Extracted information
>>>>
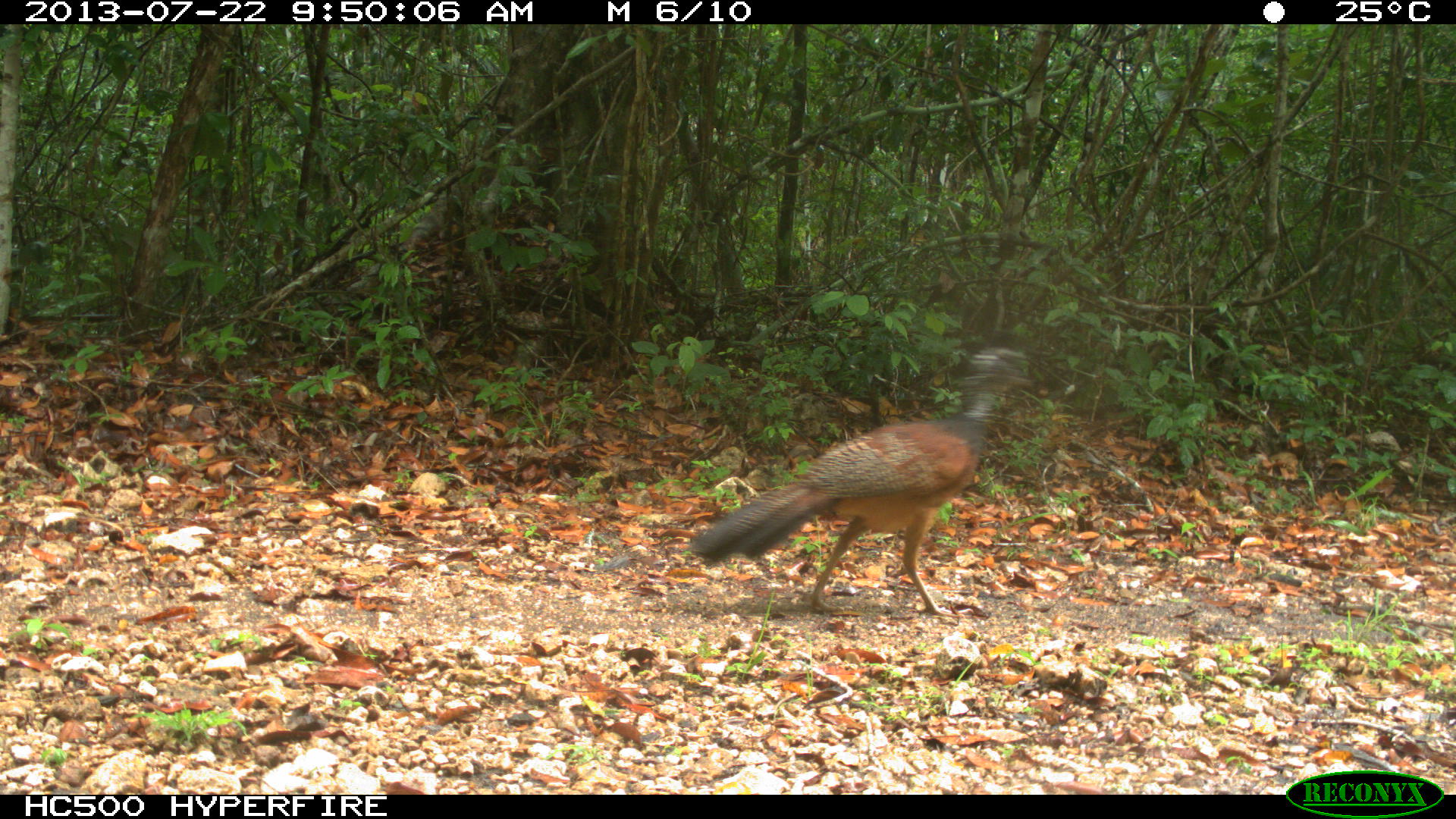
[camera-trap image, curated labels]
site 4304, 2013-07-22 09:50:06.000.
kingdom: Animalia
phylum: Chordata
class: Aves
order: Galliformes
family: Cracidae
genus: Crax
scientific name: Crax rubra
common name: great curassow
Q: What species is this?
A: Crax rubra (great curassow).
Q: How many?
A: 1.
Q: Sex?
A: Female.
<<<<
Work to complete
Although the entries contain pictures, copy everything else in them exactly.

Exercise output
[camera-trap image, curated labels]
site 4304, 2013-07-22 09:50:06.000.
kingdom: Animalia
phylum: Chordata
class: Aves
order: Galliformes
family: Cracidae
genus: Crax
scientific name: Crax rubra
common name: great curassow
Q: What species is this?
A: Crax rubra (great curassow).
Q: How many?
A: 1.
Q: Sex?
A: Female.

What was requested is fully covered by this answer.